MATERIALS PROVIDED =
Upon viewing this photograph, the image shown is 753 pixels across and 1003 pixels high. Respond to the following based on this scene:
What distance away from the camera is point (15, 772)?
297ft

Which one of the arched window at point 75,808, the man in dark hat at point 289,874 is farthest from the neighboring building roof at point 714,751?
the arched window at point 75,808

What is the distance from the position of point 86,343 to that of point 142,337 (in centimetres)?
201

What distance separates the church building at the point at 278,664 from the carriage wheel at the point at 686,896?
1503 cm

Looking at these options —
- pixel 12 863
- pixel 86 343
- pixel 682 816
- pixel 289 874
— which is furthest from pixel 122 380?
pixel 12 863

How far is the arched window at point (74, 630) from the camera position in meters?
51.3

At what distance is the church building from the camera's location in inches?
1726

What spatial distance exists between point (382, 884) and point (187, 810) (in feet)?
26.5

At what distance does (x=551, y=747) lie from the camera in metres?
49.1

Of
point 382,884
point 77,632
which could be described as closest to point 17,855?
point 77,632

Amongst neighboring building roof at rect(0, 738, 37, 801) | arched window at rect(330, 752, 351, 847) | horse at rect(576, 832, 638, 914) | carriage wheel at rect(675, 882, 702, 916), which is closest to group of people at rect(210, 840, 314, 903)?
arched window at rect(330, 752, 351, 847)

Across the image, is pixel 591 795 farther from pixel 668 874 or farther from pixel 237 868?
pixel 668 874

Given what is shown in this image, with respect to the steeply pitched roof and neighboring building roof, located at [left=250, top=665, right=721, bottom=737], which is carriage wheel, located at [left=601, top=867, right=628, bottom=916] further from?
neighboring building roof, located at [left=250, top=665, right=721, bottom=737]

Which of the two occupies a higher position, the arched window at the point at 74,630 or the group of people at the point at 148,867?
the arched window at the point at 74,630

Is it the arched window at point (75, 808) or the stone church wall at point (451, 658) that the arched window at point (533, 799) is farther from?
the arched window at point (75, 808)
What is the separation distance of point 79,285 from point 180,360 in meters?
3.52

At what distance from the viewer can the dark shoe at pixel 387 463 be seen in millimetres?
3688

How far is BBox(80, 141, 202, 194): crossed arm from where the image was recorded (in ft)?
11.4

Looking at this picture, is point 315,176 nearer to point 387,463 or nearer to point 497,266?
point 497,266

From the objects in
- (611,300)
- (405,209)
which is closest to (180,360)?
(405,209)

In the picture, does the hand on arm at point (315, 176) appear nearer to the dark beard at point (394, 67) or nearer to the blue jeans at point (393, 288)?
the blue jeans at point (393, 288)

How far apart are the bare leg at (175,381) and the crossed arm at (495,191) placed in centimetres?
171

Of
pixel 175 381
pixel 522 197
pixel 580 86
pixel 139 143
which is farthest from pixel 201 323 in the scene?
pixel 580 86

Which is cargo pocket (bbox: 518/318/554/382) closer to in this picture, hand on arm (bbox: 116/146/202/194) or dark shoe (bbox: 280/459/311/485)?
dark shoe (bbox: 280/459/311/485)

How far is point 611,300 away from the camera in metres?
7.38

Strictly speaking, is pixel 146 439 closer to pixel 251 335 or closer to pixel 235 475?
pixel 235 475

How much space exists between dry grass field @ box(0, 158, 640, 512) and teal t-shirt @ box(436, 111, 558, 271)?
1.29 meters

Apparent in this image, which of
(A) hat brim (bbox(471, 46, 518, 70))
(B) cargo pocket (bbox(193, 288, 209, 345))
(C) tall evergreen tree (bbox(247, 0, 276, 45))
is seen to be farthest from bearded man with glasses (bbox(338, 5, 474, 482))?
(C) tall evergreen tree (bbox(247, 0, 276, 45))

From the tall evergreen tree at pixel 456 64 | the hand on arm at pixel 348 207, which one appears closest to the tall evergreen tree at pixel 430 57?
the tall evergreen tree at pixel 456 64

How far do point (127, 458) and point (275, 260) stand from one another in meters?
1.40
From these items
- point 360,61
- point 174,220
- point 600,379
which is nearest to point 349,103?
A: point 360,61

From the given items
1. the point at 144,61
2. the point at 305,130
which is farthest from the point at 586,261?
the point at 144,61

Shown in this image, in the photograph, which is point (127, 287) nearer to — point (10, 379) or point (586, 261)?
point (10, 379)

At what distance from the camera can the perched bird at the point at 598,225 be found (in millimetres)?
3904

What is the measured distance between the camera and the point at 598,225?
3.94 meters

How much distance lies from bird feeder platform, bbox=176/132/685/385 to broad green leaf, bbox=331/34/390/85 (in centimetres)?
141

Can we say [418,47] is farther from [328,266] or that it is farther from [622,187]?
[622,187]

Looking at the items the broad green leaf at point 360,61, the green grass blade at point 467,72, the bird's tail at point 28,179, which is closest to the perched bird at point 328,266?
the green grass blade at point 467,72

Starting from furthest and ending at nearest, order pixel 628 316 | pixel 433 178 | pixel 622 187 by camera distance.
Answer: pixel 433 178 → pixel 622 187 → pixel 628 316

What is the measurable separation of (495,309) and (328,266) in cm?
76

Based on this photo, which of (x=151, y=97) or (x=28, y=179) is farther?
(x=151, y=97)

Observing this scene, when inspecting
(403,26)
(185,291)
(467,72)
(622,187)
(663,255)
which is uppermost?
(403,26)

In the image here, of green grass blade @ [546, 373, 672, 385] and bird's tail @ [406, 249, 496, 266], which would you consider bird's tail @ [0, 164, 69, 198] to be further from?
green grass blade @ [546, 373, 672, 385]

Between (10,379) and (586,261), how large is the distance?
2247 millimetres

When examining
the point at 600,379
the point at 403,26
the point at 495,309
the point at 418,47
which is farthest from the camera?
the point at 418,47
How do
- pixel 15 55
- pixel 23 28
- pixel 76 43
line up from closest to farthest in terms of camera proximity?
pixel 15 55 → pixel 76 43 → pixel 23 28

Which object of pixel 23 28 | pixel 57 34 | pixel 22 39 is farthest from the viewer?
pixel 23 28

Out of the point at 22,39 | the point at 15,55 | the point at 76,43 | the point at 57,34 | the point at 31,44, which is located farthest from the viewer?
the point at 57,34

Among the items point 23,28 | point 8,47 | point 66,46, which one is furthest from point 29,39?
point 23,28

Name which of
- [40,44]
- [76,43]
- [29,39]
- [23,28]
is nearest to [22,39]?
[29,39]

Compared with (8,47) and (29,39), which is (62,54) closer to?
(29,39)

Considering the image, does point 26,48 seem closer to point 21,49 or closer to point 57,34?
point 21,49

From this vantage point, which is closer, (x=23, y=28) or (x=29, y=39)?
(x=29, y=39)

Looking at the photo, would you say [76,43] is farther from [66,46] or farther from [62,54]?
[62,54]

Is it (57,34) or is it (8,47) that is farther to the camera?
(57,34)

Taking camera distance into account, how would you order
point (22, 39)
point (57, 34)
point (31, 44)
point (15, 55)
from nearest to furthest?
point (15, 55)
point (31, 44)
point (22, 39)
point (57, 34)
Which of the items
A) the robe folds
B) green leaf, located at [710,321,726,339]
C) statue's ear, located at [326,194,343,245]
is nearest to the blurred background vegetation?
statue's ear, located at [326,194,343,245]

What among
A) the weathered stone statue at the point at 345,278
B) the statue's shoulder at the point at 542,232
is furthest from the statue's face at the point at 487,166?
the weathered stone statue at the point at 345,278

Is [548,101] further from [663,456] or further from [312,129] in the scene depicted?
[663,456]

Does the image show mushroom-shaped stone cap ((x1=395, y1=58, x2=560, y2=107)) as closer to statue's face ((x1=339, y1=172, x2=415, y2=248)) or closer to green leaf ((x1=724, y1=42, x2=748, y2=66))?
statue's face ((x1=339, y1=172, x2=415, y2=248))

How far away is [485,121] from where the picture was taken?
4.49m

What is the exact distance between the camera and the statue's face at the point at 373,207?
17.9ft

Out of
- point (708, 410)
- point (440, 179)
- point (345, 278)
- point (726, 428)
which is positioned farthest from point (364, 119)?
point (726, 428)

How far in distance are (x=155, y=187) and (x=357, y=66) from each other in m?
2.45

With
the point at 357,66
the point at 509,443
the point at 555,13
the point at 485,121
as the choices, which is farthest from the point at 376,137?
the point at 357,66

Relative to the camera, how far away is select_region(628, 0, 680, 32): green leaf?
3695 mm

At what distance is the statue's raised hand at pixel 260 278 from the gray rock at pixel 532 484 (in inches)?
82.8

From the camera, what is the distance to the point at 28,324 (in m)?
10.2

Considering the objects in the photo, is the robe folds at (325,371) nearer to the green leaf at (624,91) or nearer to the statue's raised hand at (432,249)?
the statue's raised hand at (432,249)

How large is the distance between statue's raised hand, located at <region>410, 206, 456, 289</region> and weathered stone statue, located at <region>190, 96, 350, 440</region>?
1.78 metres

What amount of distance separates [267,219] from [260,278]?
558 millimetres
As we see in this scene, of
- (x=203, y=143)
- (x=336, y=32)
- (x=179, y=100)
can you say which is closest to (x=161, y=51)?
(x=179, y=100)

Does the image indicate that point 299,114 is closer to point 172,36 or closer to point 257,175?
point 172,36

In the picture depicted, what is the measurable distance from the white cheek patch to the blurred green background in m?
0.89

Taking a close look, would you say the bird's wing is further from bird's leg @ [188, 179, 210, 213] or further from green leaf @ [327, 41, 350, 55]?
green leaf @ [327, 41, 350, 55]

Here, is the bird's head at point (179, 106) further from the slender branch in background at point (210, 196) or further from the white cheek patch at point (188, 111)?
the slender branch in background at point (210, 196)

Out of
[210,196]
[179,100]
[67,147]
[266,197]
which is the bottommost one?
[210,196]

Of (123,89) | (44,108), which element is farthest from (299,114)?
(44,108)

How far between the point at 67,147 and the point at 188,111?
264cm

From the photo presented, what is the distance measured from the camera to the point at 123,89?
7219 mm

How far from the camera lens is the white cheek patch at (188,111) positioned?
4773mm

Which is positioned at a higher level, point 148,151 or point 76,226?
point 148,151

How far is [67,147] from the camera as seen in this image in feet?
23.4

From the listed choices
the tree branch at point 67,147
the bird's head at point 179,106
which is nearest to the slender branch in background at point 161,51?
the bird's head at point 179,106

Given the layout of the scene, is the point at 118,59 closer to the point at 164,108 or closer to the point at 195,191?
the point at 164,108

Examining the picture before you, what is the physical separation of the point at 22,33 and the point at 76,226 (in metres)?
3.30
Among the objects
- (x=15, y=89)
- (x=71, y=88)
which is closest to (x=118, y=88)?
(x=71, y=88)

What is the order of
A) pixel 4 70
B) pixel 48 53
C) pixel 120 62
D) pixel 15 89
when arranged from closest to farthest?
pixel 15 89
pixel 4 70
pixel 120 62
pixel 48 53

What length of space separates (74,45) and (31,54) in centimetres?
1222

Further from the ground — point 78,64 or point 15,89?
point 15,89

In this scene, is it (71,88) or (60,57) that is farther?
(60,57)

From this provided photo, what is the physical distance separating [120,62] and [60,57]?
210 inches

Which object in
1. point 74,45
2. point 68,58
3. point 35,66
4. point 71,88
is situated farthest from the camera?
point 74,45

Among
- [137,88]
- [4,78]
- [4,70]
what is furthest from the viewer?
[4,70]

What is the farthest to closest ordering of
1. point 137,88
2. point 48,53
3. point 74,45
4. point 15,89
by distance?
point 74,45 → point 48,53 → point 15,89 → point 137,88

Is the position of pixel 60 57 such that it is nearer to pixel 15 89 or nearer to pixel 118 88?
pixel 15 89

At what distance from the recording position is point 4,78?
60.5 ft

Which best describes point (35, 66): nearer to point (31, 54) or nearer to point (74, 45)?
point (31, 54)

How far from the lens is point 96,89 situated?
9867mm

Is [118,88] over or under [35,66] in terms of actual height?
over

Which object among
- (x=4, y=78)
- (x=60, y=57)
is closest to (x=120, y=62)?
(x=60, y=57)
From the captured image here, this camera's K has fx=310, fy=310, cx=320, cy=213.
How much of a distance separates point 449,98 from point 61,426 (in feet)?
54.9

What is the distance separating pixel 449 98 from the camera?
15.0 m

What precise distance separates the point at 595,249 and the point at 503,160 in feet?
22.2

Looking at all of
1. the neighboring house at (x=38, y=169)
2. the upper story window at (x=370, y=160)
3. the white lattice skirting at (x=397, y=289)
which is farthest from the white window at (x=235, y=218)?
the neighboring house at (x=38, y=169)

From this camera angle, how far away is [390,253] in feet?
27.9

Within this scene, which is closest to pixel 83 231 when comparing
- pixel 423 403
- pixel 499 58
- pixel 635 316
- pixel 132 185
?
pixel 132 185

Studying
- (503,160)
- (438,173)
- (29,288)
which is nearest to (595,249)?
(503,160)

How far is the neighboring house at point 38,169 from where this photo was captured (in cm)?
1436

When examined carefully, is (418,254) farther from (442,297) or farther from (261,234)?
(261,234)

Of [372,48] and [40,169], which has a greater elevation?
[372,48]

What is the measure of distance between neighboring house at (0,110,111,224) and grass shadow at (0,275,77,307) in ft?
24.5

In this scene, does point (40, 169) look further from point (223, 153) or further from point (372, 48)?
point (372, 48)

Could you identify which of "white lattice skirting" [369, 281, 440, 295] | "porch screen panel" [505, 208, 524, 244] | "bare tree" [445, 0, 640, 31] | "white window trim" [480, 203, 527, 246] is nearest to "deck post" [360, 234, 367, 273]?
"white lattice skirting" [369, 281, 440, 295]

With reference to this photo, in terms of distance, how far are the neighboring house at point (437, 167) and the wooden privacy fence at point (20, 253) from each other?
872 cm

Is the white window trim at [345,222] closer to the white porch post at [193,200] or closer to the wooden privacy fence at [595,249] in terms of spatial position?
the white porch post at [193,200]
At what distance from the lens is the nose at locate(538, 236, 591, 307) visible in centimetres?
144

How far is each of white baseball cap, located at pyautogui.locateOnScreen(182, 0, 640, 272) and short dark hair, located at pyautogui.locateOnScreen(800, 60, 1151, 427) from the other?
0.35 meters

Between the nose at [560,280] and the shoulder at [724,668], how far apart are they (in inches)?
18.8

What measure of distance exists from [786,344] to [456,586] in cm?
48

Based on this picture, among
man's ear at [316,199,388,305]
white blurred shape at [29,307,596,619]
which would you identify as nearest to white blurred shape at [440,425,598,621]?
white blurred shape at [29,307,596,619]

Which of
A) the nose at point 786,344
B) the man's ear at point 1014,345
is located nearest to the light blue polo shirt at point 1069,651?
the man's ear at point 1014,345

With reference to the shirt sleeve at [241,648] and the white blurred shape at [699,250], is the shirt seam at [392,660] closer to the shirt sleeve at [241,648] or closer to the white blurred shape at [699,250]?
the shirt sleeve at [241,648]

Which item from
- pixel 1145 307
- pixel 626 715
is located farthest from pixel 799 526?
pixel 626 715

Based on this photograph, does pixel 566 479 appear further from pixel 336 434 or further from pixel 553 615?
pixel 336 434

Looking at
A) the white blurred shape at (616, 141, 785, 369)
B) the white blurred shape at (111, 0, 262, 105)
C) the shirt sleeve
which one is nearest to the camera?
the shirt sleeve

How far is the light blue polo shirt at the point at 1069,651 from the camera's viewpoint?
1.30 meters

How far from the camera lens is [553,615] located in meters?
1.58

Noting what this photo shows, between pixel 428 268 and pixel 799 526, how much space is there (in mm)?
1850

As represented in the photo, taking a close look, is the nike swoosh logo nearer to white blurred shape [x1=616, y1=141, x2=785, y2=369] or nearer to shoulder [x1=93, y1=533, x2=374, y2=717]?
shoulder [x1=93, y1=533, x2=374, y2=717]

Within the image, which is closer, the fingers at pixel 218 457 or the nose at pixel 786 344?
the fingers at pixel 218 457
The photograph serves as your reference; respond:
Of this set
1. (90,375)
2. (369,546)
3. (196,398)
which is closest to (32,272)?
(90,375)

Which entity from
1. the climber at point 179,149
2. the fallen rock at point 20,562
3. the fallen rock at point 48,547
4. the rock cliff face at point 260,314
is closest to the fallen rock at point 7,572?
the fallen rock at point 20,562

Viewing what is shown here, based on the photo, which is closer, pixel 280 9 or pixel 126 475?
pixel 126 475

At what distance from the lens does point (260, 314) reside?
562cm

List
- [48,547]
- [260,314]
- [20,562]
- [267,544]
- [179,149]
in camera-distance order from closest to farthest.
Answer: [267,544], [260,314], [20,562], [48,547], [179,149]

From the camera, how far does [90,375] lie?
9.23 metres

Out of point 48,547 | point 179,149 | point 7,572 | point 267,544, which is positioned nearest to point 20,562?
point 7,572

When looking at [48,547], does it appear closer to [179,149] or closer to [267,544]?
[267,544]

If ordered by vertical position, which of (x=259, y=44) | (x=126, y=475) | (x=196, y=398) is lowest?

TO DO =
Recast the stretch from the line containing "When looking at" through the last of the lines above as a numbered list, omitting blank lines.

THE COMPLETED TASK =
1. When looking at [48,547], does it appear closer to [179,149] or closer to [267,544]?
2. [267,544]
3. If ordered by vertical position, which of (x=259, y=44) | (x=126, y=475) | (x=196, y=398) is lowest?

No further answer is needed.